Chalabigate

"Weapons of Mass Deception"

2005-07-27

Defending The Neocon War

John Brown
July 26, 2005

John Brown, a former Foreign Service officer who resigned from the State Department over the war in Iraq, compiles a daily “Public Diplomacy Press Review” available free by requesting it here.

“We are only in the very early stages of what promises to be a very long war, and Iraq is only the second front to have been opened in that war ...”
—Norman Podhoretz, Commentary , September 2004

In recent weeks, commentators from both sides of the political fence have tried to make sense of the recent London bombings. The neocons and their fellow travelers are among these. But they have another, more immediate concern. They’re eager to decouple the tragedy in England from the U.S./British occupation of Iraq. That’s because they seek to prevent further erosion of popular support for the Iraq war, which could mean the end of their imperial ambitions in the Middle East.

There’s some historical irony here, if one considers what the neocons and their allies were saying in the fall of last year. At that time of the presidential elections, über-neocon Norman Podhoretz announced in a long Commentary article (September 2004) that a reason we were in Iraq—a campaign, he argued, of World War IV—was to prevent the terror of Islamic jihadism, including from Iraq, from reaching our shores. But today, the neocons—who long argued for a link between Al Qaeda and Saddam Hussein—claim there’s no connection between the coalition’s presence in Iraq and the terror outbreak in England. “Islamist malignancy long predates Iraq,”declared Charles Krauthammer in The Wall Street Journal (July 18) “[I]t is ludicrous to try to reduce [the London bombings] to Iraq,” says Christopher Hitchens (Slate , July 7).

According to the neocons’ “It’s not Iraq, stupid” updated version of terrorism, what happened in England really represents is the reprehensible behavior of evil, delusional fanatics with Islamic slogans but no real political program. They will strike anywhere, any time, anyone and without reason. There is no place for wishy-washy academic illusions about the complexity of human nature in trying to analyze terrorists’ motivations, actions and psychological make-up. They’re mad killers, pure and simple. In the words of Cal Thomas, in The Baltimore Sun (July 19): “I don't want to understand why they hate us ... since the jihadists have declared war on us, I want to kill them before they kill me.”

Given the brutality of the London tragedy, it’s hard to argue rationally against this reaction to terrorism, which on a rudimentary level does appeal to a basic human emotion, the desire for vengeance against unjust, inhuman acts directed at persons with whom we share common experiences and values.
But it doesn’t tell the whole story about terrorism. Terrorists may indeed be driven by hate and resentment, but their actions are also determined by geopolitical considerations, as professor Robert Pape of the University of Chicago, among others, has pointed out. Many terrorists—and they include persons with formal educations—have reasons for carrying out their horrible deeds: “The central fact,” notes Pape, “is that overwhelmingly suicide-terrorist attacks are not driven by religion as much as they are by a clear strategic objective: to compel modern democracies to withdraw military forces from the territory that the terrorists view as their homeland” (interview in The American Conservative , July 18). This statement, far from empathy, is an effort to explain terrorism—which we have no choice but to understand if we want to overcome it.

“The central fact,” notes Pape, “is that overwhelmingly suicide-terrorist attacks are not driven by religion as much as they are by a clear strategic objective: to compel modern democracies to withdraw military forces from the territory that the terrorists view as their homeland”

STATED TASK 1: In the essay on the neocons and the London bombings, at which university is Robert Pape a professor?
STATED TASK 2: Please continue the essay on the neocons and the London bombings from where it stops.

GIVEN RECORDS:
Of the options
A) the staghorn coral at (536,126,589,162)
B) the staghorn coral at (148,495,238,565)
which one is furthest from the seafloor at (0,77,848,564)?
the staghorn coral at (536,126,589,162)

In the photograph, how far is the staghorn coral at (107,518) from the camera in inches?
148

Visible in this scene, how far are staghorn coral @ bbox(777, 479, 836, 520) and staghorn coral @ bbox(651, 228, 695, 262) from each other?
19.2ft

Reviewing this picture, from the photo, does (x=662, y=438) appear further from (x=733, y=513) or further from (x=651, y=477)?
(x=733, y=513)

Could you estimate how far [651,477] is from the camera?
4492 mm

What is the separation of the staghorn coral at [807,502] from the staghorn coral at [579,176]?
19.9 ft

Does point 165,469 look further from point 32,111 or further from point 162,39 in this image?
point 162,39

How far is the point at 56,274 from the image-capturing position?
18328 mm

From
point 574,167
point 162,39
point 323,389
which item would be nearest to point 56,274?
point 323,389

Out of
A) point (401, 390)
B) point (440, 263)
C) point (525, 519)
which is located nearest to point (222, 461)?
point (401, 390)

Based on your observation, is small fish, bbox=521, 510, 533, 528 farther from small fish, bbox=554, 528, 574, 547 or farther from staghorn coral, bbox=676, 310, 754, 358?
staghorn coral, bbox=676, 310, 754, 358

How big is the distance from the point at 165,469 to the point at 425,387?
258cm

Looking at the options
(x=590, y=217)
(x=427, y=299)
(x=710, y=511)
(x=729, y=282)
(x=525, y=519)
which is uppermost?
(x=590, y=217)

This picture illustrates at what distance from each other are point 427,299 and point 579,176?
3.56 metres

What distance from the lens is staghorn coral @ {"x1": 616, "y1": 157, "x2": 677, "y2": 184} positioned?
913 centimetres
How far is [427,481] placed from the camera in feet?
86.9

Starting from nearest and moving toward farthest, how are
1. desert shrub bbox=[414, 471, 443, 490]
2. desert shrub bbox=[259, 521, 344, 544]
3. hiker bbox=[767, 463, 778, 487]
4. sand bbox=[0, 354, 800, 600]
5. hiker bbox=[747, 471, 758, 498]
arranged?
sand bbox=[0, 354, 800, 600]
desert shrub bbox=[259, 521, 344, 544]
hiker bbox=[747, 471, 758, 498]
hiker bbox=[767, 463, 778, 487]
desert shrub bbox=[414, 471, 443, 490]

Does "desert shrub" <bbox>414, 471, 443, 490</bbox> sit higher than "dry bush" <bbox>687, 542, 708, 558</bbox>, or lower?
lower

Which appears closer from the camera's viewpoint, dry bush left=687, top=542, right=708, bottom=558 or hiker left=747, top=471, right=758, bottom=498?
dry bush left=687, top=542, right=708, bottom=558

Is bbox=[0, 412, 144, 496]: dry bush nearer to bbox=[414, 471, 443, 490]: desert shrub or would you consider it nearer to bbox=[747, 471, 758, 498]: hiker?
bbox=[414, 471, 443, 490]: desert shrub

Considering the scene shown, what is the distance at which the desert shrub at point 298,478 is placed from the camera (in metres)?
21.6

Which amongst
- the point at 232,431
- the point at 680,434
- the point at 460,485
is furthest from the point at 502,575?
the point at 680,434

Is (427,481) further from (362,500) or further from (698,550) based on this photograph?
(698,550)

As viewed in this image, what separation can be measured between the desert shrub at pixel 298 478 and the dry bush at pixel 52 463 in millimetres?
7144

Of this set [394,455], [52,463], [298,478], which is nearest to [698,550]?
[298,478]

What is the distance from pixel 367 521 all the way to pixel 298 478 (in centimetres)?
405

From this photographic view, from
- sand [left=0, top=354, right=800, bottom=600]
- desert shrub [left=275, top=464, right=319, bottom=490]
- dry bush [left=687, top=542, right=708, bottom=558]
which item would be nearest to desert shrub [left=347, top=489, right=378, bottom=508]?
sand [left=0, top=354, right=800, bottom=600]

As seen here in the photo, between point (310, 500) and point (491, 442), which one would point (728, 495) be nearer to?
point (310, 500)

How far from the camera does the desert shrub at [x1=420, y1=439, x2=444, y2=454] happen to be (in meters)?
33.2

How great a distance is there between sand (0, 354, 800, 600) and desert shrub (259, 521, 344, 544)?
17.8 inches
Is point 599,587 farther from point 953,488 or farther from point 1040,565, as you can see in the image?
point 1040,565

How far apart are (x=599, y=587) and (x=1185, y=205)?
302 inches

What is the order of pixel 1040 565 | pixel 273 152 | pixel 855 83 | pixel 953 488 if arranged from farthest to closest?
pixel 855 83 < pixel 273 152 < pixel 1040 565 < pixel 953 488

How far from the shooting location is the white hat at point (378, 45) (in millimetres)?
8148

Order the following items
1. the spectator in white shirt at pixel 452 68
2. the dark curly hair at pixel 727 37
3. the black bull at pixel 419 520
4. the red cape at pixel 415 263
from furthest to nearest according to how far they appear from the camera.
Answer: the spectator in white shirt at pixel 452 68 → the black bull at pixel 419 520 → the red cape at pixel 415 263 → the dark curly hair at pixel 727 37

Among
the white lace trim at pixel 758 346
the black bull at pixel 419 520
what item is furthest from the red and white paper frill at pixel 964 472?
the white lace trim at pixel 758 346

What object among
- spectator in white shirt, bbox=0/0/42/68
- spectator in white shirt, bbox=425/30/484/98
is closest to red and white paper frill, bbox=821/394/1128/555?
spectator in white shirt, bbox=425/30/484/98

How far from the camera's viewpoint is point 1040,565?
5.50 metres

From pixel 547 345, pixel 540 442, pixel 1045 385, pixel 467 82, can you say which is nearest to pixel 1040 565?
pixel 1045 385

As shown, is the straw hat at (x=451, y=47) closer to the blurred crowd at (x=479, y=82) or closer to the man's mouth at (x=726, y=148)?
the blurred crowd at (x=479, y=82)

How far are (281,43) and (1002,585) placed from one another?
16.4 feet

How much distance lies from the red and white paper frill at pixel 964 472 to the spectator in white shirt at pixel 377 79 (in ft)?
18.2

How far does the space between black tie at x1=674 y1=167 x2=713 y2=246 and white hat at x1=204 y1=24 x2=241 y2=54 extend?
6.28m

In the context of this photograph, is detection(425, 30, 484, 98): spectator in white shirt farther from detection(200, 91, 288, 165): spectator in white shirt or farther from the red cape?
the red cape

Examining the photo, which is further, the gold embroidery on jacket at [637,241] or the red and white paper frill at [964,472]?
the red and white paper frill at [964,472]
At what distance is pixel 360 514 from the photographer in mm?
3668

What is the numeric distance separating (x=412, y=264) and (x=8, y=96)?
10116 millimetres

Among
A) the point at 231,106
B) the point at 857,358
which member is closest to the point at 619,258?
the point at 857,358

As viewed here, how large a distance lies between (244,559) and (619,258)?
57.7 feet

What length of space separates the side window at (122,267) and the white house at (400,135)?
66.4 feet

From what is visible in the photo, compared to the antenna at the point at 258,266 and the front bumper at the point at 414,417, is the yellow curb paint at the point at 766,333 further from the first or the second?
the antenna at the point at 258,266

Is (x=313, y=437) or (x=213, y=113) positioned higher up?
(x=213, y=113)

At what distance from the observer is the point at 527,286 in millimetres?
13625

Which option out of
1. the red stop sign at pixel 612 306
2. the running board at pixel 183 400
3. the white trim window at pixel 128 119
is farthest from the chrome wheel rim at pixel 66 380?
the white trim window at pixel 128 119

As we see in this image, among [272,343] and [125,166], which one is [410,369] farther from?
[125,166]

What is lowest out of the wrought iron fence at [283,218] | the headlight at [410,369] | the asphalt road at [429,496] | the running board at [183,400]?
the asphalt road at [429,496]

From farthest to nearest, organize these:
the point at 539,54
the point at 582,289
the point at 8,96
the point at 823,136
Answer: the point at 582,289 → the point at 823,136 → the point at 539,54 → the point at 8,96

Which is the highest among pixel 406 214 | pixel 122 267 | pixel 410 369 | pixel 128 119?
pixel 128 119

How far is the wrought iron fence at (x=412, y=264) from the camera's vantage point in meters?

EXPECTED ANSWER 1: The University of Chicago.

EXPECTED ANSWER 2:
The neocons’ response to these observations is to repeat that terrorists are ogres with nothing on their minds other than death and destruction (even though, in Commentary , Podhoretz claimed jihadist fundamentalists had long-term geopolitical plans against the United States).

This crude caveman analysis—to be fair—could be an honest effort to expose the nature of terrorism to ordinary citizens without over intellectualizing the issue. But it is naïve to assume that the neocons are only interested in enlightening the public. They have a political agenda, and their current decoupling of terror from international politics is at heart an attempt to maintain declining popular support for their number-one priority: a forceful, aggressive U.S. military presence in the Middle East that will assure permanent American-led control of the area (for reasons the neocons have never made entirely clear). Their catchword for this bloody, expensive, universally despised attempted U.S. domination? “Democracy in Iraq.”

The neocons can’t fail to realize that terrorist acts—no matter how they dismiss the current impact of these deeds—threaten their own imperial ambitions. Let’s face it: If the public in the United States and Europe increasingly sees a cause-and-effect relationship between the intervention in Iraq and present and future abominations such as the ones in London, support for the Iraq war could decline even more than it has in recent months.
Of course, the United States and Britain are not “pacifist” Spain, and many in these two countries will continue hoping that “staying the course” in Iraq and keeping a stiff upper lip at home is the only answer to fighting terrorism on their own turf.
But according to a recent poll by the Pew Research Center for the People & the Press, 45 percent of Americans believed “soon after the subway bombings in London that the war in Iraq was raising the risk of terrorism in this country. That's up from 36 percent last fall” (The Washington Post , July 22). Although “about half of the public, 52 percent, favors staying in Iraq until the country is stabilized,” the calls for an American withdrawal from Iraq could increase, especially if other terrorist attacks occur. And if American troops leave Iraq in the near future, the neocon “Project for the New American Century” —imperial hubris gone awry—is all but over, at least in the Middle East.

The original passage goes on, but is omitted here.